• _A run of records_:
....

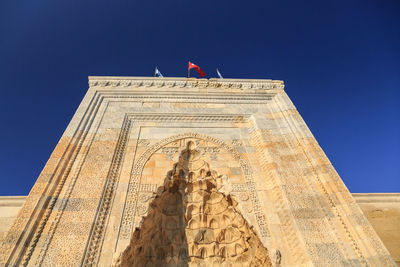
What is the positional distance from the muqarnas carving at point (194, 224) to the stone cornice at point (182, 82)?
212cm

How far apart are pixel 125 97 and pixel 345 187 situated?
5538 mm

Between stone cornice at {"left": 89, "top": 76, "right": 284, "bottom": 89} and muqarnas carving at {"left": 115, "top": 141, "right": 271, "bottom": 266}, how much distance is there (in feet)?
6.97

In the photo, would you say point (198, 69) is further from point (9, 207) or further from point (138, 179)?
point (9, 207)

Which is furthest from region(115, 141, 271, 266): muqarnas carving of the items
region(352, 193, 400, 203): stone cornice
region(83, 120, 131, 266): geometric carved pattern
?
region(352, 193, 400, 203): stone cornice

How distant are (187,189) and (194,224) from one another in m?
0.80

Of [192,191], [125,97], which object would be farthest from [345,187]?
[125,97]

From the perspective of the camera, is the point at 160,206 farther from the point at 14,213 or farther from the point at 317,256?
the point at 14,213

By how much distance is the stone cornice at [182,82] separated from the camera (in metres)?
6.25

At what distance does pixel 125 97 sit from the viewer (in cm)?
604

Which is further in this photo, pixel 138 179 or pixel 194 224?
pixel 194 224

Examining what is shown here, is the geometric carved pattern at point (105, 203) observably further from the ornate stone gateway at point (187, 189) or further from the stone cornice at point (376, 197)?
the stone cornice at point (376, 197)

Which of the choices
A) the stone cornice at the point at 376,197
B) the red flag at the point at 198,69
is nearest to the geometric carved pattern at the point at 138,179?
the red flag at the point at 198,69

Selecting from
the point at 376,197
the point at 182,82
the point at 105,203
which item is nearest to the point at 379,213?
the point at 376,197

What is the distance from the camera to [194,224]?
16.6 feet
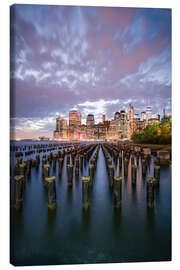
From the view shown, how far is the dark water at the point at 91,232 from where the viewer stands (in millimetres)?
2807

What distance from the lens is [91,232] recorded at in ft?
10.1

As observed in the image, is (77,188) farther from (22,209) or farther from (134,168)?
(134,168)

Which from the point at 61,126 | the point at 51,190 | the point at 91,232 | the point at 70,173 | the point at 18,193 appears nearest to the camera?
the point at 91,232

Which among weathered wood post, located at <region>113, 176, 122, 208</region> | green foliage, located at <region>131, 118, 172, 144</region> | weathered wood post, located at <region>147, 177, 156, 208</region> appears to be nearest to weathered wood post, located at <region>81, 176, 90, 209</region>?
weathered wood post, located at <region>113, 176, 122, 208</region>

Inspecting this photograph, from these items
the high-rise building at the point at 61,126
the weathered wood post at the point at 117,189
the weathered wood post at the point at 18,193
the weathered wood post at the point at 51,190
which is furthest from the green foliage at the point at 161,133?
the high-rise building at the point at 61,126

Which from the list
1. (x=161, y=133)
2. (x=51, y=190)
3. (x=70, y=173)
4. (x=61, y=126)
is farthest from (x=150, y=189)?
(x=61, y=126)

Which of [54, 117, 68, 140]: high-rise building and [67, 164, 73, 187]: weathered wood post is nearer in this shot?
[67, 164, 73, 187]: weathered wood post

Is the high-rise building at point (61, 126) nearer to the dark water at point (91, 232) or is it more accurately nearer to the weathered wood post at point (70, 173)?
the weathered wood post at point (70, 173)

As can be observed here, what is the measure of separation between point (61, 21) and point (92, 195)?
5834mm

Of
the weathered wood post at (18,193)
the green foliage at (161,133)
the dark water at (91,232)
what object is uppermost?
the green foliage at (161,133)

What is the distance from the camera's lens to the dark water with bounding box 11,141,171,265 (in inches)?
110

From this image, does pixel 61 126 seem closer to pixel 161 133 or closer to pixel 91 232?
pixel 161 133

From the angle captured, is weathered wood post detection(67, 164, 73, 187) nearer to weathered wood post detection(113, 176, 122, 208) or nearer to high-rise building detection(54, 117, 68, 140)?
weathered wood post detection(113, 176, 122, 208)

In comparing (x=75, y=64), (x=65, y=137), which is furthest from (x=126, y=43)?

....

• _Written request_: Exclude every picture and copy the remaining data exactly.

• _Reply to the task_:
What is the positional distance from the muqarnas carving at point (194, 224) to the stone cornice at point (182, 82)?
212cm

How far apart are pixel 125 97 and pixel 345 187 situated?
5538 mm

Between stone cornice at {"left": 89, "top": 76, "right": 284, "bottom": 89} and muqarnas carving at {"left": 115, "top": 141, "right": 271, "bottom": 266}, how much distance is there (in feet)?
6.97

In the photo, would you say point (198, 69) is further from point (9, 207) or further from point (138, 179)?
point (9, 207)

Which is furthest from region(115, 141, 271, 266): muqarnas carving of the items
region(352, 193, 400, 203): stone cornice
region(83, 120, 131, 266): geometric carved pattern
?
region(352, 193, 400, 203): stone cornice

How distant are (187,189) and (194,224) from one another in m?
0.80

Of [192,191], [125,97], which object would be farthest from [345,187]?
[125,97]

From the perspective of the camera, is the point at 160,206 farther from the point at 14,213 or farther from the point at 317,256?
the point at 14,213

By how much distance is the stone cornice at [182,82] separated from the camera (in metres)?
6.25

At what distance does pixel 125 97 sit from the viewer (in cm)?
604

Which is further in this photo, pixel 138 179 or pixel 194 224?
pixel 194 224

Examining what is shown here, is the geometric carved pattern at point (105, 203) observably further from the ornate stone gateway at point (187, 189) or further from the stone cornice at point (376, 197)?
the stone cornice at point (376, 197)

Which of the choices
A) the stone cornice at the point at 376,197
B) the red flag at the point at 198,69
is nearest to the geometric carved pattern at the point at 138,179?
the red flag at the point at 198,69

Selecting from
the point at 376,197
the point at 182,82
the point at 105,203
which item is nearest to the point at 379,213?
the point at 376,197

What is the distance from the camera to [194,224]?
16.6 feet
From the view shown, how far is the dark water at the point at 91,232 from where the viewer stands (in millimetres)?
2807

What distance from the lens is [91,232] recorded at in ft?
10.1

As observed in the image, is (77,188) farther from (22,209) or farther from (134,168)?
(134,168)

Which from the point at 61,126 | the point at 51,190 | the point at 91,232 | the point at 70,173 | the point at 18,193 appears nearest to the camera?
the point at 91,232

Which among weathered wood post, located at <region>113, 176, 122, 208</region> | green foliage, located at <region>131, 118, 172, 144</region> | weathered wood post, located at <region>147, 177, 156, 208</region> appears to be nearest to weathered wood post, located at <region>81, 176, 90, 209</region>?
weathered wood post, located at <region>113, 176, 122, 208</region>

Inspecting this photograph, from these items
the high-rise building at the point at 61,126
the weathered wood post at the point at 117,189
the weathered wood post at the point at 18,193
the weathered wood post at the point at 51,190
which is furthest from the green foliage at the point at 161,133?
the high-rise building at the point at 61,126

Which from the list
1. (x=161, y=133)
2. (x=51, y=190)
3. (x=70, y=173)
4. (x=61, y=126)
is farthest from (x=150, y=189)?
(x=61, y=126)

Which of [54, 117, 68, 140]: high-rise building and [67, 164, 73, 187]: weathered wood post is nearer in this shot?
[67, 164, 73, 187]: weathered wood post

Is the high-rise building at point (61, 126) nearer to the dark water at point (91, 232) or is it more accurately nearer to the weathered wood post at point (70, 173)?
the weathered wood post at point (70, 173)

As can be observed here, what is the measure of separation between point (61, 21) and point (92, 195)?
5834mm

Of
the weathered wood post at (18,193)
the green foliage at (161,133)
the dark water at (91,232)
what object is uppermost?
the green foliage at (161,133)

What is the distance from the camera's lens to the dark water with bounding box 11,141,171,265 (in inches)?
110

From this image, does pixel 61 126 seem closer to pixel 161 133 or closer to pixel 91 232?
pixel 161 133

From the angle captured, is weathered wood post detection(67, 164, 73, 187) nearer to weathered wood post detection(113, 176, 122, 208) or nearer to high-rise building detection(54, 117, 68, 140)?
weathered wood post detection(113, 176, 122, 208)

In comparing (x=75, y=64), (x=65, y=137), which is furthest from (x=126, y=43)?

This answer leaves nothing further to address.